**THE EXERCISE**
Reproduce the data below word for word, from the line containing "How large a distance" through the end of the data, inclusive.

**RECORDS FOR THE EXERCISE**
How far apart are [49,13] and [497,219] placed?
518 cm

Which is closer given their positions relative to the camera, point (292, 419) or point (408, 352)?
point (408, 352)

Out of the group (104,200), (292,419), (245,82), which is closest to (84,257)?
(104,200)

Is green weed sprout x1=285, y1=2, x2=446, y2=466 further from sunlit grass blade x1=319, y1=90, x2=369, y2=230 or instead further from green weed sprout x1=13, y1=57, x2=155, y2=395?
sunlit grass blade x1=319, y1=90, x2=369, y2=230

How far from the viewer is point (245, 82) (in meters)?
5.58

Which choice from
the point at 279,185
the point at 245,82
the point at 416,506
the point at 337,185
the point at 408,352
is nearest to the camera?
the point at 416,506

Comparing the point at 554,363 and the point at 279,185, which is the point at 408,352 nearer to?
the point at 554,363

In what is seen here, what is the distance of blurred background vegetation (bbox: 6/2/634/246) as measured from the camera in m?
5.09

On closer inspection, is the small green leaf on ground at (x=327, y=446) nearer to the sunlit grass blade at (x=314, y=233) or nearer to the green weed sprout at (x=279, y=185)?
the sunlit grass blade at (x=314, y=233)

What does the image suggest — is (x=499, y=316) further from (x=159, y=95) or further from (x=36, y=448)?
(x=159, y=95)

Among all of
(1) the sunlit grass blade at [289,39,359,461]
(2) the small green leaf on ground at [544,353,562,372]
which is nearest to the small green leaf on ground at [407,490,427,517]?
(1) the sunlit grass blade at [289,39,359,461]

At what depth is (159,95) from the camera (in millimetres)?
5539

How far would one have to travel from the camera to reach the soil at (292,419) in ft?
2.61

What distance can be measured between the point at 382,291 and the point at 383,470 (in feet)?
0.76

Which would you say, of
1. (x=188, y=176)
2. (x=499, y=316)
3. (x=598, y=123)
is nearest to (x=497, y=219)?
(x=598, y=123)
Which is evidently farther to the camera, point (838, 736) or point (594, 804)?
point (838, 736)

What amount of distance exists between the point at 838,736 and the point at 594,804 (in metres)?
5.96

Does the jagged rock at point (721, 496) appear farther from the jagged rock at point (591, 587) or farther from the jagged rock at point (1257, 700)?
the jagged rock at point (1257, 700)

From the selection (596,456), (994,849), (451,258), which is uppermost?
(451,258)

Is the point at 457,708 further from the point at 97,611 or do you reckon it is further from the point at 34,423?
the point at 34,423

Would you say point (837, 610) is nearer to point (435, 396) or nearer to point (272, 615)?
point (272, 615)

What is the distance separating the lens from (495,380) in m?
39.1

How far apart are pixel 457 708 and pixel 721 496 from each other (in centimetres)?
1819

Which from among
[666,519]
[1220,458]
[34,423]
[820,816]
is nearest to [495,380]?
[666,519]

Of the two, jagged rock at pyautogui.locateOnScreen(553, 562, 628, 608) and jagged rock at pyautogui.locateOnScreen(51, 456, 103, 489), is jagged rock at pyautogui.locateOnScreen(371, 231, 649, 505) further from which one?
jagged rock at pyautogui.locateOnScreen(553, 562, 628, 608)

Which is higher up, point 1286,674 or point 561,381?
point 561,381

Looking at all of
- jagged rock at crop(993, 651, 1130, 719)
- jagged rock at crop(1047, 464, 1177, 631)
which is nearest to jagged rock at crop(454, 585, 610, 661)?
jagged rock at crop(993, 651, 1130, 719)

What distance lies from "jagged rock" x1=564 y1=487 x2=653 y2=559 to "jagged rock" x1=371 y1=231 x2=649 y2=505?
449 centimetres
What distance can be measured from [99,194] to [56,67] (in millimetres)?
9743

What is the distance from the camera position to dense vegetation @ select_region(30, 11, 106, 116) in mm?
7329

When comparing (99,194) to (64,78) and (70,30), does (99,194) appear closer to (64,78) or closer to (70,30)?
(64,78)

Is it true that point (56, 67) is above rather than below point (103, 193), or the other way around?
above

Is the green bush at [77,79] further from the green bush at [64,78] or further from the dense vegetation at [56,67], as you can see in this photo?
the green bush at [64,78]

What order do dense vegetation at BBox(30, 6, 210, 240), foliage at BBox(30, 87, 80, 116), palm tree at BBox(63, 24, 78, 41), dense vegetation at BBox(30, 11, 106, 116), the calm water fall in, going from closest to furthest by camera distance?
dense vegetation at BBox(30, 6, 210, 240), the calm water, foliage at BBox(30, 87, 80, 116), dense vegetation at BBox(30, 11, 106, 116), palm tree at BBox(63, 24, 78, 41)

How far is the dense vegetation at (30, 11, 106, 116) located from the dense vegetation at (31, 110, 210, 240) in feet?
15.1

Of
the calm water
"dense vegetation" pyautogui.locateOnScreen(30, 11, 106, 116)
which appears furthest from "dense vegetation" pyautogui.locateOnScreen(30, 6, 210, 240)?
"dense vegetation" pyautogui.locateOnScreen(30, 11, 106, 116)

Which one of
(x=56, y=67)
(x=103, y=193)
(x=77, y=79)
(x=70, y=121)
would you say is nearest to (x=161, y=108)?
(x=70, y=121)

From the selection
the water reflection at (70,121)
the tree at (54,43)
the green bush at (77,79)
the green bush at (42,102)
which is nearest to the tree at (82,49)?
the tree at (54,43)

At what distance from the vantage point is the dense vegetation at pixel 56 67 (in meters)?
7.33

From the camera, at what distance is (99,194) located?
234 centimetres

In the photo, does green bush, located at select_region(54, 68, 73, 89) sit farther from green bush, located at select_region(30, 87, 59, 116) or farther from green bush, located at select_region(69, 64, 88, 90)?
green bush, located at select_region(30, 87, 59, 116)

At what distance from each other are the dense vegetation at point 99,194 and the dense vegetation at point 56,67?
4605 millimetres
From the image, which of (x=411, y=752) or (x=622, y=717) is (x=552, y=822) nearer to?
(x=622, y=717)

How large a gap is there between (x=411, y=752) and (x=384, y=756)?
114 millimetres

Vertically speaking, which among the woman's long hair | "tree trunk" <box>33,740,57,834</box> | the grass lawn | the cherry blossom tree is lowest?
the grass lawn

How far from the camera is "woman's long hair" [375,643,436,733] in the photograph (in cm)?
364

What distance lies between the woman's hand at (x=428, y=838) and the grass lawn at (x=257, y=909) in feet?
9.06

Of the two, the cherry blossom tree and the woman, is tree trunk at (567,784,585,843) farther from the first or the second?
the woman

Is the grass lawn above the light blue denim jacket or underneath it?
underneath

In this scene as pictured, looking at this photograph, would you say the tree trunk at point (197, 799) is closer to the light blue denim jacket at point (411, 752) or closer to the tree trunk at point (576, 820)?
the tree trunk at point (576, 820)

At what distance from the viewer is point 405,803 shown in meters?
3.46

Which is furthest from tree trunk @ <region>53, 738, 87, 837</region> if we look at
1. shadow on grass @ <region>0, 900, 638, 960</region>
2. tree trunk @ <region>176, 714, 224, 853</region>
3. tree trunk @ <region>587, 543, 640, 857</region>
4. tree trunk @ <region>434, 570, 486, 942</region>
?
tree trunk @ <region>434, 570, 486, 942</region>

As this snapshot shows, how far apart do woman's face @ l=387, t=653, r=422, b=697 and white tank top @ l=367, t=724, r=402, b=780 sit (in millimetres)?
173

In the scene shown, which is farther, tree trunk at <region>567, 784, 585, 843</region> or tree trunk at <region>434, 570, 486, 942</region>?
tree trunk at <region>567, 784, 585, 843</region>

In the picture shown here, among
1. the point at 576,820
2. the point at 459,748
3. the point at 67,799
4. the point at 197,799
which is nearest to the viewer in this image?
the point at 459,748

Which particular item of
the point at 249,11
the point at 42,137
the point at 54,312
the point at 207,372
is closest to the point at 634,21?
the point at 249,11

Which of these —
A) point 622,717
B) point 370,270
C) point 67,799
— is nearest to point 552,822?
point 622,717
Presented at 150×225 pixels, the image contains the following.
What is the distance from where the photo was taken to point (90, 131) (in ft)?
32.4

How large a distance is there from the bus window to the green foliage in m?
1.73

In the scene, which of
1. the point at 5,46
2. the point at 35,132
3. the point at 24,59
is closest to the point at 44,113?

**ANSWER TO THIS PROBLEM**
How large a distance is there from the bus window to the green foliage in m?
1.73

In the scene, which of
1. the point at 5,46
2. the point at 35,132
3. the point at 24,59
is closest to the point at 44,113?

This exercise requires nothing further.